À la date de de l’interview, l’état des décisions d’organes indépendants concernant la qualification en droit international des événements se déroulant dans la bande de Gaza est le suivant :

  • Fin janvier 2024, la Cour internationale de justice (CIJ) a rendu un premier avis à la suite d’une plainte déposée fin 2023 par l’Afrique du Sud (soutenue par une soixantaine d’États) qui accuse Israël de « génocide » à Gaza. La CIJ a renvoyé son jugement sur le fond mais a ordonné qu’Israël prenne sans délai des mesures afin de garantir que son armée ne viole pas la Convention sur le génocide. Le terme de « plausible » est employé pour évoquer le risque d’un génocide.
  • En mai, la plus haute juridiction de l’ONU a ordonné à Israël de suspendre ses opérations militaires à Rafah. La Cour a ordonné à Israël de « maintenir ouvert le terminal de Rafah pour permettre la fourniture sans entrave et à grande échelle des services de base et de l’aide humanitaire dont il a un besoin urgent ».
  • Fin mai 2024, le procureur de la Cour pénale internationale a demandé des mandats d’arrêt contre le Premier ministre israélien, M. Benjamin Netanyahu, et le ministre israélien de la Défense, M. Yoav Gallant, (ainsi qu’à l’encontre de dirigeants du Hamas) pour des crimes de guerre et des crimes contre l’humanité présumés commis dans la bande de Gaza. Le procureur M. Karim Khan évoque « le fait d’affamer délibérément des civils », des actes « d’homicide intentionnel » et « d’extermination et/ou meurtre ».
  • En juillet 2024, dans un avis consultatif, la CIJ a qualifié d’« illicite » l’occupation de territoires palestiniens depuis 1967 par Israël. « La présence continue d’Israël dans le Territoire palestinien occupé est illicite […]. Israël est dans l’obligation [d’y] mettre fin […] dans les plus brefs délais. » La Cour demande également la fin de la politique de colonisation et de l’appropriation par Israël de territoires ne lui appartenant pas.

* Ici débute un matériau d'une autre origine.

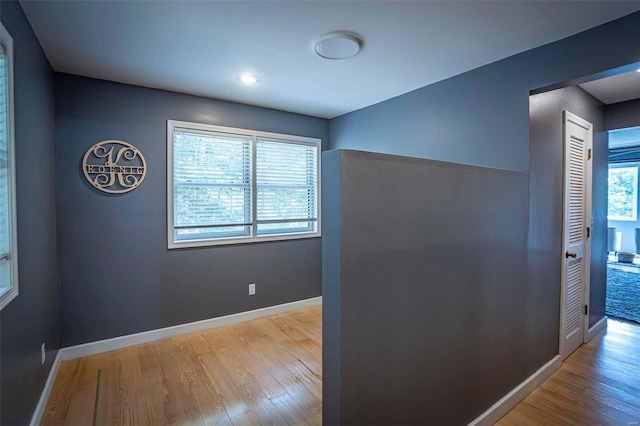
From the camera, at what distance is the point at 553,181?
2.64m

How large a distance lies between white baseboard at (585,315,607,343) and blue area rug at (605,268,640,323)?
1.74ft

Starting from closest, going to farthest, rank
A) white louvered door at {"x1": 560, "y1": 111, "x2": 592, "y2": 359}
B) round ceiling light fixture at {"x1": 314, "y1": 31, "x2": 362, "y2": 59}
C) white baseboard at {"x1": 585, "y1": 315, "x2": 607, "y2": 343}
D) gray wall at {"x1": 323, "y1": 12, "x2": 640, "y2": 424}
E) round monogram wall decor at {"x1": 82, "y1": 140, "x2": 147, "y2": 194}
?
gray wall at {"x1": 323, "y1": 12, "x2": 640, "y2": 424} → round ceiling light fixture at {"x1": 314, "y1": 31, "x2": 362, "y2": 59} → white louvered door at {"x1": 560, "y1": 111, "x2": 592, "y2": 359} → round monogram wall decor at {"x1": 82, "y1": 140, "x2": 147, "y2": 194} → white baseboard at {"x1": 585, "y1": 315, "x2": 607, "y2": 343}

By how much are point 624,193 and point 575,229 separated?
7799mm

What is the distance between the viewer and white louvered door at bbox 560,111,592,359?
2.78 m

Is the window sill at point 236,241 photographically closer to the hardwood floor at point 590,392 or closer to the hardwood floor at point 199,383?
the hardwood floor at point 199,383

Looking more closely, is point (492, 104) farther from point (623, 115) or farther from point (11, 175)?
point (11, 175)

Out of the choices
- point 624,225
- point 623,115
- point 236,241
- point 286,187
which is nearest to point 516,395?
point 236,241

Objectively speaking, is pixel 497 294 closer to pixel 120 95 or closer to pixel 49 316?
pixel 49 316

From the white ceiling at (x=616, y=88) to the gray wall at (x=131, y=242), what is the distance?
11.4 feet

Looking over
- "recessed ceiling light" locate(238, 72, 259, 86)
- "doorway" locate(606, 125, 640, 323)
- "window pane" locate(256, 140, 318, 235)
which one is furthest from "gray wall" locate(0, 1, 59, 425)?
"doorway" locate(606, 125, 640, 323)

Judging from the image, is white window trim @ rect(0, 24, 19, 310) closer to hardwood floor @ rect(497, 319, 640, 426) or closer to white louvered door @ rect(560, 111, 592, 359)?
hardwood floor @ rect(497, 319, 640, 426)

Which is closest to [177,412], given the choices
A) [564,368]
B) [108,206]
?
[108,206]

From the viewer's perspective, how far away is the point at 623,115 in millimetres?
3389

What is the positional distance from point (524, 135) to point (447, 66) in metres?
0.86
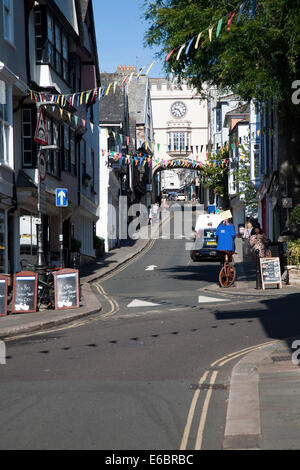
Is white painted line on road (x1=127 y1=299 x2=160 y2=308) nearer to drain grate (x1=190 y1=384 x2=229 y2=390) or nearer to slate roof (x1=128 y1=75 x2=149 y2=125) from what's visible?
drain grate (x1=190 y1=384 x2=229 y2=390)

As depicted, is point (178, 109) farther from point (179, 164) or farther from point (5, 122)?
point (5, 122)

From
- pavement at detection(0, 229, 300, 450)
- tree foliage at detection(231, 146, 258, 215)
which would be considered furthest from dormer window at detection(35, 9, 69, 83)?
tree foliage at detection(231, 146, 258, 215)

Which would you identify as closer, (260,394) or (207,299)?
(260,394)

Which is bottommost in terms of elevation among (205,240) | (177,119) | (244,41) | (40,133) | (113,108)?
(205,240)

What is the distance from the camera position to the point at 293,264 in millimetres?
20516

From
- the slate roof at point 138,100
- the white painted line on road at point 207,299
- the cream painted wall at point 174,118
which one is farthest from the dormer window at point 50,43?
the cream painted wall at point 174,118

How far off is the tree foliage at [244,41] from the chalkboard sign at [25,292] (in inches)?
242

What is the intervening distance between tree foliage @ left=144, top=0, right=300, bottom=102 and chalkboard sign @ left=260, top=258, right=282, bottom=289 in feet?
14.5

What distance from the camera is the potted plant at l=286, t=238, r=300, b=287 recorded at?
A: 20.0m

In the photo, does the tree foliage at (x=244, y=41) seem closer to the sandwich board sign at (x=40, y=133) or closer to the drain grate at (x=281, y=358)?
the sandwich board sign at (x=40, y=133)

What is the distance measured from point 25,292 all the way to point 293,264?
8883mm

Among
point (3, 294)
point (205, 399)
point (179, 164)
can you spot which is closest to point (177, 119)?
point (179, 164)

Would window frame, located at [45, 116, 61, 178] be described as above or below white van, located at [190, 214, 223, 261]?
above

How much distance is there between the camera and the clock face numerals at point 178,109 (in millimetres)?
96812
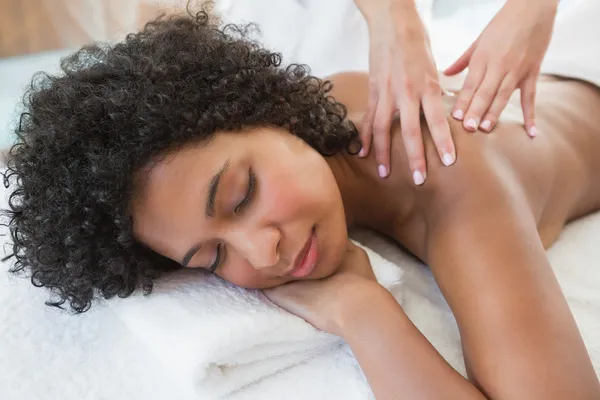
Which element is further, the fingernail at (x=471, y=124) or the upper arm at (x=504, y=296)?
the fingernail at (x=471, y=124)

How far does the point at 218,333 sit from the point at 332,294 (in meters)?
0.16

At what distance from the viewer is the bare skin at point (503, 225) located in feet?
2.23

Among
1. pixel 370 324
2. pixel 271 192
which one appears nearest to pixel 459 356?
pixel 370 324

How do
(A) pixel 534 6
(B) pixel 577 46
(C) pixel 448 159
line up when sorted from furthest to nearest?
(B) pixel 577 46 → (A) pixel 534 6 → (C) pixel 448 159

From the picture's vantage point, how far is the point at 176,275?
88cm

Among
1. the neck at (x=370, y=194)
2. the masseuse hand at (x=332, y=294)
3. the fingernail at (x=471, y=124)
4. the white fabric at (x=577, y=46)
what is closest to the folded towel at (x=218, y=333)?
the masseuse hand at (x=332, y=294)

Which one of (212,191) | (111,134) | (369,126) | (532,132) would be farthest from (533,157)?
(111,134)

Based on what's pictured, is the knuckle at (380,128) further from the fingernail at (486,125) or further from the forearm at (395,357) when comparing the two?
the forearm at (395,357)

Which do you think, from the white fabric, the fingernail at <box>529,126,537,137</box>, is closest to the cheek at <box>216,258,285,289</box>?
the fingernail at <box>529,126,537,137</box>

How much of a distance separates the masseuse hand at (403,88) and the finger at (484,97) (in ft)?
0.17

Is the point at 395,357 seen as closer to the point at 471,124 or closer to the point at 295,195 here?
the point at 295,195

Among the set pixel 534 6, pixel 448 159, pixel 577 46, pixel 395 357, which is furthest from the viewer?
pixel 577 46

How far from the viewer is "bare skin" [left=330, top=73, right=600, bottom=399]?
68 cm

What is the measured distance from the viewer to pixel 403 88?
89cm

➔ M. Boyard prononce le mot « génocide » quatre fois au cours des cinquante premières secondes de l’interview. Il insiste sur l’utilisation de ce terme pour qualifier la situation à Gaza dans une rhétorique qui relève davantage de l’emploi d’un élément de langage politique que d’une analyse fondée en droit international.

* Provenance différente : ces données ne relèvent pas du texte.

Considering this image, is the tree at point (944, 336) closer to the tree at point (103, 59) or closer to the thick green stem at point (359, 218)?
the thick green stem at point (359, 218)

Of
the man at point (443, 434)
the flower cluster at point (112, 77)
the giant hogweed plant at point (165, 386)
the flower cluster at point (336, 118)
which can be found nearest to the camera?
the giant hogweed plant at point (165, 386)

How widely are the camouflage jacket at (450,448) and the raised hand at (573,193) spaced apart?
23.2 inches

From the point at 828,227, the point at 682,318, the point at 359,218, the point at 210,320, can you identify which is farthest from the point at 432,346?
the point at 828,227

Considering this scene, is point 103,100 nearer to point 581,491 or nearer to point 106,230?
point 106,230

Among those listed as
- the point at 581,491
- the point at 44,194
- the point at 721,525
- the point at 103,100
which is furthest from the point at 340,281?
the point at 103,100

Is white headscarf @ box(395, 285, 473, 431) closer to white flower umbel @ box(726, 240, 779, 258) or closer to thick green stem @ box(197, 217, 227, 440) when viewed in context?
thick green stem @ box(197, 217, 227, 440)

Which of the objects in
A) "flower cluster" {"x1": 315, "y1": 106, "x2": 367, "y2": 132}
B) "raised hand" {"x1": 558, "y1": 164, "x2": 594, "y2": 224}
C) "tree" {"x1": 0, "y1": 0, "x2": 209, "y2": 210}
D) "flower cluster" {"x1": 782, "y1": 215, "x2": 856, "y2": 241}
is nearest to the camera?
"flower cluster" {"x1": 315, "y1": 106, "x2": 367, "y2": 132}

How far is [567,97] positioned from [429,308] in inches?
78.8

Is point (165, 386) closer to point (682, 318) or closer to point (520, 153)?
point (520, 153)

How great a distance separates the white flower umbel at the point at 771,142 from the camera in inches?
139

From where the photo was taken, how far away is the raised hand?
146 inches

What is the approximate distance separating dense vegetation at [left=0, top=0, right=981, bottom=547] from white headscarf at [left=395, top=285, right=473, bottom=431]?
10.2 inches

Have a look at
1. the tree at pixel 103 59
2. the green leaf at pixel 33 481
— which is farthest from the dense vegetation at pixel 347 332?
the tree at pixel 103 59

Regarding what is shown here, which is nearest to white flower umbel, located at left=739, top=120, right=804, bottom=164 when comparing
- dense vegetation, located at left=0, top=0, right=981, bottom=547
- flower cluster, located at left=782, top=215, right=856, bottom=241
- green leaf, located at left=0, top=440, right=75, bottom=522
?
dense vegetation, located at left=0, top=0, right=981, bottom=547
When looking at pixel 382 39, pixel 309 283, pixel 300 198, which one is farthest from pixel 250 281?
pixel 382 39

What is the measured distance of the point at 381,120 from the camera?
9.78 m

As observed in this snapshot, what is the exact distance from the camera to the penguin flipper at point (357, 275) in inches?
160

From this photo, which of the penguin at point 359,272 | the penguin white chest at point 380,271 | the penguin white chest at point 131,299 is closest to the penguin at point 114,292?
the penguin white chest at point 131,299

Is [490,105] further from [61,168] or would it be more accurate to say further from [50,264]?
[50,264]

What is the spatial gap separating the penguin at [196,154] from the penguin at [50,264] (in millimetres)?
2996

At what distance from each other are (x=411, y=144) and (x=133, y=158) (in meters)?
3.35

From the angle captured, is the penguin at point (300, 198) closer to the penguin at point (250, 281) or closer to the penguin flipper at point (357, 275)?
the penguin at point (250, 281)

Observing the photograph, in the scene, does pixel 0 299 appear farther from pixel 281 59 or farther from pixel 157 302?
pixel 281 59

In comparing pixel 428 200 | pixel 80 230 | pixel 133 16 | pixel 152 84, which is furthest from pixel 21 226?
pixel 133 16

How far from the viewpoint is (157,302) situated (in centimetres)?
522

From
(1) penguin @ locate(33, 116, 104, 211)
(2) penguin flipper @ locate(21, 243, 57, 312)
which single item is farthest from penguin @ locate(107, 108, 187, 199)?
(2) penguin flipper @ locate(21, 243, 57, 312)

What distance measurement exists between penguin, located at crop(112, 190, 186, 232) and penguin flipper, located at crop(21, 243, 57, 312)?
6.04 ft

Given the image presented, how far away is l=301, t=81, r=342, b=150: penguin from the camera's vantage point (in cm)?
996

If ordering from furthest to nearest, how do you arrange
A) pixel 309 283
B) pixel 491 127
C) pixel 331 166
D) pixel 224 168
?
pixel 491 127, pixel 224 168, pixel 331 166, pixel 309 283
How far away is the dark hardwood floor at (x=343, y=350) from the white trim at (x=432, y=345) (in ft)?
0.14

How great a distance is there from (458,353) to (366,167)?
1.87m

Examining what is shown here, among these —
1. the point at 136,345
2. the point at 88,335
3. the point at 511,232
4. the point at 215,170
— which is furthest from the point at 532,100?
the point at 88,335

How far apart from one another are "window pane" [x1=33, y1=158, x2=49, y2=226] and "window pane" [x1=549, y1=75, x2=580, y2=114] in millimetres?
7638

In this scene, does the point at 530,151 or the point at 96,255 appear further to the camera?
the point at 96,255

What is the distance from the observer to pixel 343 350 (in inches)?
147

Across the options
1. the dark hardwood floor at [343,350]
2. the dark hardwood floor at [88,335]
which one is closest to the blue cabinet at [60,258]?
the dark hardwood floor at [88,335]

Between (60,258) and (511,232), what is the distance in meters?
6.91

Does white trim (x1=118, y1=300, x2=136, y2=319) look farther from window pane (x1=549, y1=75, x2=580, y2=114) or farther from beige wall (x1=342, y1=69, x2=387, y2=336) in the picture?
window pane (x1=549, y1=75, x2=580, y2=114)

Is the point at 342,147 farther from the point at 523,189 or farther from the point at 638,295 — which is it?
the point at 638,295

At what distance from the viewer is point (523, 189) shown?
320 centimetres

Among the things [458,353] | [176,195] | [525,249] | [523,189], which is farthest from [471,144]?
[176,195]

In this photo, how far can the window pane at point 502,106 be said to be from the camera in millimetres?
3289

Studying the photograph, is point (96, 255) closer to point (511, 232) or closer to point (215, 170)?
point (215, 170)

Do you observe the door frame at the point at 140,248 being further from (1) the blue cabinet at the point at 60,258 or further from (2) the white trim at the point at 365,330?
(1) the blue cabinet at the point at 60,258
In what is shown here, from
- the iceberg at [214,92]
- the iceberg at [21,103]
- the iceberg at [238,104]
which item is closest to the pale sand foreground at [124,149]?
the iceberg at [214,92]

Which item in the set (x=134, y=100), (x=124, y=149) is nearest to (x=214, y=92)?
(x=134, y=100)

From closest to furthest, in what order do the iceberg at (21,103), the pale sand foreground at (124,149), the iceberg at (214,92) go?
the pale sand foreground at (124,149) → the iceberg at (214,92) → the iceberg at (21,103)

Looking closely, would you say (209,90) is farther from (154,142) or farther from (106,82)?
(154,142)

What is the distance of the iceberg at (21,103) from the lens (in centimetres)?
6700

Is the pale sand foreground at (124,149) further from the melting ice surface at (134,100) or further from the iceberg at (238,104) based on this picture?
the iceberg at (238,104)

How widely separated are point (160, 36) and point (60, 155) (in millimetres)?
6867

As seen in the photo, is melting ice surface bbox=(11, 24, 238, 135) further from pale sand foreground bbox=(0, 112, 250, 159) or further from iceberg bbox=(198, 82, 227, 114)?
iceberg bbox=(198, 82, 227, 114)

Le rôle d’un journaliste est alors, plutôt que de contredire sans nuance, de mettre de la distance et d’expliquer au public les difficultés qu’il peut y avoir à trancher sur l’existence ou non d’un génocide dans le sens juridique du terme. La journaliste aurait pu, par exemple, rappeler que les qualifications de « crimes de guerre » et de « crimes contre l’humanité » étaient à ce jour, elles, reconnues par la justice internationale, tandis que la notion d’actes génocidaires ne l’était pas. Au lieu de cela, Mme Lahmi affirme que le terme de génocide est « erroné » ou « pas correct ». Cette affirmation qui réfute catégoriquement l’hypothèse d’un génocide est inexacte.

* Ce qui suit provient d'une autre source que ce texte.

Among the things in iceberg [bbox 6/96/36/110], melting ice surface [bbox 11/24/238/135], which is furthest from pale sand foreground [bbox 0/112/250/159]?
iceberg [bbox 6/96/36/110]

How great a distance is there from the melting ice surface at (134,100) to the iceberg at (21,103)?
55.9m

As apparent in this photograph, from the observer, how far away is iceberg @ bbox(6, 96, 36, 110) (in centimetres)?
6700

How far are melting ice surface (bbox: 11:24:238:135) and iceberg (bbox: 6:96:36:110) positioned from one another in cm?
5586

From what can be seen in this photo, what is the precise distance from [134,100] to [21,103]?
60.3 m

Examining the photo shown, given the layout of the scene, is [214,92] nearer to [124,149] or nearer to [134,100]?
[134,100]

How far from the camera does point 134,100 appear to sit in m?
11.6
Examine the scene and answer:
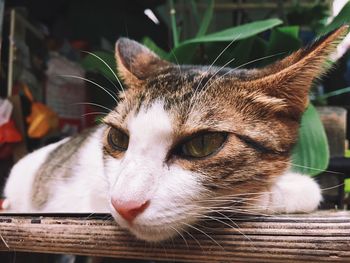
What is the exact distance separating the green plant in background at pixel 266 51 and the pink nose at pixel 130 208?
59 centimetres

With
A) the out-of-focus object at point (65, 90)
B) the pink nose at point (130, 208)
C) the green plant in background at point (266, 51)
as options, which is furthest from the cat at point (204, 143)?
the out-of-focus object at point (65, 90)

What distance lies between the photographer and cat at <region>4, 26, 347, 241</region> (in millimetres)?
734

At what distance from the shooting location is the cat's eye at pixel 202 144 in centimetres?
79

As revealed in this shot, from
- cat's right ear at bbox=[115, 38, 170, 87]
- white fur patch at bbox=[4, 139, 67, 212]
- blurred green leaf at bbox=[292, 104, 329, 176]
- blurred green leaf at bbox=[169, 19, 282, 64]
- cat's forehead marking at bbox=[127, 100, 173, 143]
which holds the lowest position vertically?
white fur patch at bbox=[4, 139, 67, 212]

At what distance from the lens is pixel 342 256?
633 mm

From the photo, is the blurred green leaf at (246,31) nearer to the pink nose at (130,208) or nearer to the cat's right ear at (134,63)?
the cat's right ear at (134,63)

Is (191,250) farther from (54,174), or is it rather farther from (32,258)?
(54,174)

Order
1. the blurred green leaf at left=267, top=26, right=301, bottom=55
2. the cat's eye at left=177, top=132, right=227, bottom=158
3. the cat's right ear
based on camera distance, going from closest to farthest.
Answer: the cat's eye at left=177, top=132, right=227, bottom=158, the cat's right ear, the blurred green leaf at left=267, top=26, right=301, bottom=55

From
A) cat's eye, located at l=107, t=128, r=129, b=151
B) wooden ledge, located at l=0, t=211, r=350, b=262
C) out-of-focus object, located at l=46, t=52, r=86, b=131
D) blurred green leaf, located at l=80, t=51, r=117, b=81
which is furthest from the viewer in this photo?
out-of-focus object, located at l=46, t=52, r=86, b=131

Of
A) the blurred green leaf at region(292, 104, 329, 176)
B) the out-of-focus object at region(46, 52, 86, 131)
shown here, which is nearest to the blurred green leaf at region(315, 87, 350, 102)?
the blurred green leaf at region(292, 104, 329, 176)

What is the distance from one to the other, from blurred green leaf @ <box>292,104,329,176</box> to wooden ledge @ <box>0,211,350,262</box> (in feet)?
1.91

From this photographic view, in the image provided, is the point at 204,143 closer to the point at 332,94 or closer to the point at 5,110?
the point at 332,94

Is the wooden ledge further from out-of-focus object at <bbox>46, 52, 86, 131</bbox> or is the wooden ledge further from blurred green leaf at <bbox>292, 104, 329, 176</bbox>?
out-of-focus object at <bbox>46, 52, 86, 131</bbox>

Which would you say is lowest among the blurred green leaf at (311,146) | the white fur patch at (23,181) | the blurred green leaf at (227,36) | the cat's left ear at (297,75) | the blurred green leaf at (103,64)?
the white fur patch at (23,181)
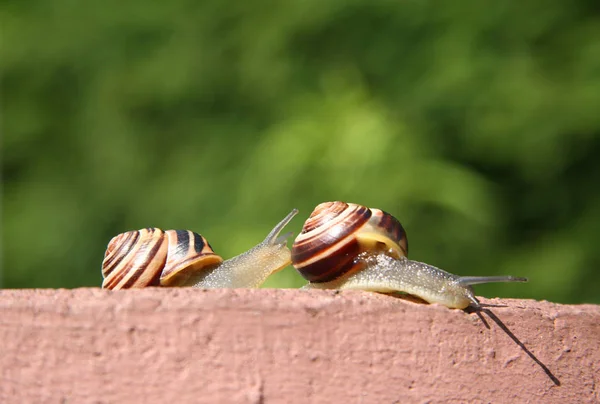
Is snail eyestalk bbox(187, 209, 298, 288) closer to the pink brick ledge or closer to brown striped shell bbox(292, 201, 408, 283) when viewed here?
brown striped shell bbox(292, 201, 408, 283)

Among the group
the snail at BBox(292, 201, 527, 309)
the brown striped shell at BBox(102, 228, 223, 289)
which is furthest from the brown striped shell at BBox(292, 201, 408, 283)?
the brown striped shell at BBox(102, 228, 223, 289)

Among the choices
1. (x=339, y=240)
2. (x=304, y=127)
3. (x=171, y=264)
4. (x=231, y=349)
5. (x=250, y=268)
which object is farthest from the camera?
(x=304, y=127)

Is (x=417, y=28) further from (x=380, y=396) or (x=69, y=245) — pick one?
(x=380, y=396)

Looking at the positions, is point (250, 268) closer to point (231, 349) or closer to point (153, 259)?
point (153, 259)

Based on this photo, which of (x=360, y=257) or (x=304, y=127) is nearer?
(x=360, y=257)

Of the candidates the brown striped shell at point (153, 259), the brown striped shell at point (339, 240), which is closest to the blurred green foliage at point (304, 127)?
the brown striped shell at point (153, 259)

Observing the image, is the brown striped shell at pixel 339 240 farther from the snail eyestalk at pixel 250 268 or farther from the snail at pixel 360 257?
the snail eyestalk at pixel 250 268

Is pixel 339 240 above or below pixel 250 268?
above

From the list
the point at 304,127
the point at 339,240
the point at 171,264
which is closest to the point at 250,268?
the point at 171,264
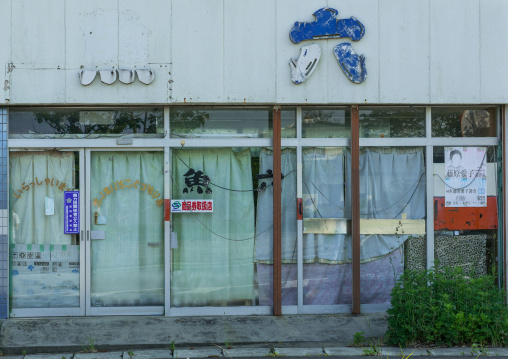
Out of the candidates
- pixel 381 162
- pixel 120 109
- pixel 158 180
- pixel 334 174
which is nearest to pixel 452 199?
pixel 381 162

➔ Le CDJM note qu’à la suite de cette émission, Mme Maeva Lahmi a été l’objet d’une violente campagne de cyberharcèlement sur le réseau social X. Il condamne fermement ces agissements. Un journaliste peut commettre des erreurs, cela ne justifie en aucune façon qu’il ou elle soit l’objet d’injures et de menaces. Ces pratiques inadmissibles sont une atteinte à la liberté d’expression et à une information de qualité que défend le CDJM.

Conclusion

Le CDJM, réuni le 14 janvier 2025 en séance plénière, estime que l’obligation déontologique d’exactitude n’a pas été respectée.

La saisine est déclarée fondée.

Cet avis a été adopté à l’issue d’un vote : 13 voix pour, 5 voix contre, 2 abstentions.